Opare, who started touring in the late ’90s with the Broadway show STOMP, is renowned for his ability to engage students and audiences and convey the meaning and purpose of his work. At his lecture last month, Opare connected deeply with students as he shared about his experiences teaching youth in Baltimore. He described the stages of transformation that they experienced, which became the basis of his master’s thesis and concert.
Suresh and Opare’s work at Grand Canyon University will be capped by an informal program at 3 p.m. Saturday in Saguaro Hall 104 and will contribute to the Ethington Dance Ensemble’s spring concert, “The Giving Voice,” April 15-16 in Ethington Theatre.
The work of Opare and Suresh dovetails with the department’s mission to uplift and enlighten audience members, to demonstrate compassion and care to everyone, and to love one another as Jesus has loved us, said Susannah Keita, director of the Dance Department.
“We believe there are potent messages to offer and lessons to learn through this project,” Keita said. “Kwame and Padmaja represent African and Indian forms of dance, showing both commonalities and contrasts to the dances that our Ethington Dance Ensemble cast members are used to performing, such as ballet, modern and jazz. We expect it to be an exciting and original concert that will spur our dancers toward new areas of growth.”
“The Giving Voice” will continue where Ethington’s winter concert, “Pacem in Terris,” left off, she said.

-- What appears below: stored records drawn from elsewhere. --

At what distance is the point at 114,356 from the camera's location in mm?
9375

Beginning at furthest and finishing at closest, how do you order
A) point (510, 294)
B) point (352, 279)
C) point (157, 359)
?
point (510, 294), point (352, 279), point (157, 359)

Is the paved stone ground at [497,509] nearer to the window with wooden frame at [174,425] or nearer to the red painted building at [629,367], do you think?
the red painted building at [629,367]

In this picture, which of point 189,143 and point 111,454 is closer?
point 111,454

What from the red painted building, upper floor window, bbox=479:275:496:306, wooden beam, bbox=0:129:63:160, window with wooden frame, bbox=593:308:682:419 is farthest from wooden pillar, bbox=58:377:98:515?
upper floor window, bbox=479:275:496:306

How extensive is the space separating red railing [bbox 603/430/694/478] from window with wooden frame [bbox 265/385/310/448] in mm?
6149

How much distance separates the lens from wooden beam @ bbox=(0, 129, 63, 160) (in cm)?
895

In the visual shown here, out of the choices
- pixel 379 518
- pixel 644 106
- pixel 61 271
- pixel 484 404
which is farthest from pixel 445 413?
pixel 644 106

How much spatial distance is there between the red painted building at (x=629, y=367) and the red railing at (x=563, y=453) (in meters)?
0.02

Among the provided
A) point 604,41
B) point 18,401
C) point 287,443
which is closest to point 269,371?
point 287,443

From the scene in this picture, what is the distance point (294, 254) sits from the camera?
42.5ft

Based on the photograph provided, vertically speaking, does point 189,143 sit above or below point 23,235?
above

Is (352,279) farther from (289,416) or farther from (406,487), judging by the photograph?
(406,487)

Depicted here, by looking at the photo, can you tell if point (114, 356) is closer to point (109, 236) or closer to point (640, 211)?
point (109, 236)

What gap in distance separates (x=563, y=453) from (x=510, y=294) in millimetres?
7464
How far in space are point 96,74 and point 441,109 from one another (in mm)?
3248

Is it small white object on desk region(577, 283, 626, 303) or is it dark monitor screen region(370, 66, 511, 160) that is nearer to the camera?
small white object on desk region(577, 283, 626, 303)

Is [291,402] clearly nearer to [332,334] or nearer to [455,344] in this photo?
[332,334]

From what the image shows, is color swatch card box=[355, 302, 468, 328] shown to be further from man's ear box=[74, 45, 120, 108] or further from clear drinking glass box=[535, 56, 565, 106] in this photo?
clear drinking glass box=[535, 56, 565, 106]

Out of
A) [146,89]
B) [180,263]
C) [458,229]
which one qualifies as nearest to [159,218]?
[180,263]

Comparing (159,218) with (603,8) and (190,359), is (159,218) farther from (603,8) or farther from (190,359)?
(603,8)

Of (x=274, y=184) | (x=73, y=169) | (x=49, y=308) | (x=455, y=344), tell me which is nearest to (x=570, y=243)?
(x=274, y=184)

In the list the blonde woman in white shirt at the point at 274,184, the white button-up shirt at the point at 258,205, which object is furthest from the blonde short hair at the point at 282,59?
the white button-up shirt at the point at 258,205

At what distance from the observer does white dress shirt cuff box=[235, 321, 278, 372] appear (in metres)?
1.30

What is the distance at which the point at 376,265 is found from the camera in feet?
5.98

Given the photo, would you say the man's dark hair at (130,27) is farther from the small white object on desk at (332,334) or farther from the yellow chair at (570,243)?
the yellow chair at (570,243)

“One inspiration comes from Malala Yousafzai, the Pakistani activist for female education and the youngest-ever Nobel Prize laureate, who stated, ‘I raise my voice not so that I can shout, but so that those without a voice can be heard,’” Keita said.
Suresh, who teaches Bharatanatyam, a 5,000-year-old dance form from South India, said the goal of this week’s program is to establish common ground among dance forms, Indian classical and others, based on an understanding of the deep layers within the practices. Students and faculty are being exposed to crisp demonstrations set to music in the most accurate language of Sanskrit and to rhythmic dance syllables and expressive, emotional gestures of the hands, limbs and face, she said.
Using his diverse experience in the performing arts, Opare founded DishiBem Traditional Contemporary Dance Group in 2003 to bridge the gap between traditional West African and contemporary performance modes. He has since created critically acclaimed, award-winning work that speaks to social issues around the world.
Freshman dance education major Kylee Ernst will appear in Opare’s choreography, dancing to the music of the late Nina Simone, a singer and civil-rights activist, with inspiration from West African dance. Ernst also will dance a classical ballet with GCU freshman dance major Chesney Thompson with choreography y adjunct professor Scott Martin.
Ernst said one style is an old friend, while the other is a new acquaintance.
“The West African Jazz takes me out of my comfort zone and challenges me in ways that ballet doesn’t,” she said. “It is very high energy while making hard-hitting steps smooth. I love ballet because it is strong and graceful. It is all about clean lines and doing the technique perfectly. Ballet has always come pretty easy to me, but no matter what, there is always something to work on.”
Ernst said she is looking forward to learning different styles from all over the world in her classes this week and rehearsing for and performing in the spring main stage show.
“Being a freshman dancing on the GCU stage is a huge blessing,” she said. “They told us at the beginning of the year that it is hard for freshmen to get into the show, but there were a handful of us who would have the opportunity to dance. So it’s a blessing, but it’s also very intimidating. We watch the upperclassmen and see the expectations they have set, and as freshmen we want to meet those expectations and wonder how it will ever be possible. Knowing that we have great instructors guiding us along the way is comforting.”
The Dance Department takes an active role in GCU’s mission to transform lives by nurturing students who express their living faith through the language of dance, she said. “Many of our teacher candidates will be serving these communities directly when they enter the workforce,” Keita said. “Our performances and teaching excursions take us out to local elementary and middle schools, where we introduce dance to young audiences through performances and direct classroom experiences, empowering them to make creative choices. When visiting Christian schools, we can be even more vocal about encouraging students to use their talents to glorify God.”